Симич не сразу ответил. Он отложил ручку в сторону и потер виски. Глаза у него были красные, под ними синие круги.
— У нас только одна постель, — сказал Иовица, — и сейчас на ней спит Десанка. Если она тебе уступит…
Космаец расстелил шинель на полу.
— Зачем тревожить ее? Мне не привыкать спать на полу…
Космайца разбудило осторожное прикосновение теплых пальцев. Сквозь сон с трудом пробивался приглушенный шепот.
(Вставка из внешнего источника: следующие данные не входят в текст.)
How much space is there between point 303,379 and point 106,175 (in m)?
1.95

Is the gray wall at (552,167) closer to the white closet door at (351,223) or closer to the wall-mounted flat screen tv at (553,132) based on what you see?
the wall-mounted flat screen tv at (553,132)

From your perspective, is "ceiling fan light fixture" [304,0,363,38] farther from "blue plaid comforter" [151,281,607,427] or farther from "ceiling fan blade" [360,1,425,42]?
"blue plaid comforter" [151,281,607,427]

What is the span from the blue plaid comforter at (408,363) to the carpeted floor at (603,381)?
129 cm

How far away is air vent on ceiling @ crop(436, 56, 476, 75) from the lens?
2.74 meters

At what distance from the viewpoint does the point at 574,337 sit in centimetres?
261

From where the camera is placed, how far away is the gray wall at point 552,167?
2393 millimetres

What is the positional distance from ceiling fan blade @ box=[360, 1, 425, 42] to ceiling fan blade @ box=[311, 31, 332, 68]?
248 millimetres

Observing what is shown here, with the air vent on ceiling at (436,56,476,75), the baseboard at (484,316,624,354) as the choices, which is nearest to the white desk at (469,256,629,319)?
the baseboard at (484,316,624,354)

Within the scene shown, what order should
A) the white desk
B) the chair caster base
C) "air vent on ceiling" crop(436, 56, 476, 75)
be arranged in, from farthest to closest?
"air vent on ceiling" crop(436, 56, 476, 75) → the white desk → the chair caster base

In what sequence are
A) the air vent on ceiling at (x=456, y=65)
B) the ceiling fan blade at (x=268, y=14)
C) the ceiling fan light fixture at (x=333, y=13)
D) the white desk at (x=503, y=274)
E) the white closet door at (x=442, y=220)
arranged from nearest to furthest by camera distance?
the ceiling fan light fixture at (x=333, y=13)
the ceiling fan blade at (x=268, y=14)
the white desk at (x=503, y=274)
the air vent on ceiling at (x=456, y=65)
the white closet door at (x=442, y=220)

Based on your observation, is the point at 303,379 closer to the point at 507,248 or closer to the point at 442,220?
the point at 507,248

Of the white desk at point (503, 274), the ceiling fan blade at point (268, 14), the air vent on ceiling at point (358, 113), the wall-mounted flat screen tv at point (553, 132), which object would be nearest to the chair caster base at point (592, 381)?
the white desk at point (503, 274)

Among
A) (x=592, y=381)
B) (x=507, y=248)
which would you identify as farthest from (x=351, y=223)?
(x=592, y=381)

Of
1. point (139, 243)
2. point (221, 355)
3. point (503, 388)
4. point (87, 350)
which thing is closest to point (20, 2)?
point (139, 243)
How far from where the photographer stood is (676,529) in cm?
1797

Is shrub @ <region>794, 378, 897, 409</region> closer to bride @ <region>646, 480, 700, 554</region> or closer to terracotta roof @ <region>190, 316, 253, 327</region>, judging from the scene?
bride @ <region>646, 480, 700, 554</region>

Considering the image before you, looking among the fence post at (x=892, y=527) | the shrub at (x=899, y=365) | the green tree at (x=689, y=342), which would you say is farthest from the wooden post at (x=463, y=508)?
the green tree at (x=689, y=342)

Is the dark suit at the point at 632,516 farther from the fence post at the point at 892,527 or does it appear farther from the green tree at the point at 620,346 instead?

— Прошу меня выслушать, Космаец. Ты не должен спать, пока меня не выслушаешь, — настойчиво просила Десанка. — Я давно искала случая поговорить с тобой, командир. Мне некому больше довериться, кроме тебя. Выслушай меня. Ты должен мне помочь. Я хочу выйти замуж, а Иовица меня не отпускает. К Алексичу я боюсь обращаться. Он меня не поймет, а ты должен понять.
Последнюю фразу Десанка почти выкрикнула, и от этих слов Космаец окончательно проснулся. Он не помнил, сколько длился его сон: когда открыл глаза, в землянке горел неясный свет, но Симича на месте не было. Десанка склонилась над Космайцем, в упор смотрела на него, глаза ее светились в сумраке землянки.
— Ты слышал, о чем я тебя просила?
Космаец прикрыл глаза и отрицательно покачал головой:
— Нет, я ничего не слышал, я спал…
— Господи, какие вы все глухие! — воскликнула Десанка, и у нее на ресницах заблестели слезы. — Я ведь надеялась, что ты меня поймешь… Космаец, я хочу выйти замуж.
— Не думаю, чтобы этот брак был слишком счастливым, — заметил он.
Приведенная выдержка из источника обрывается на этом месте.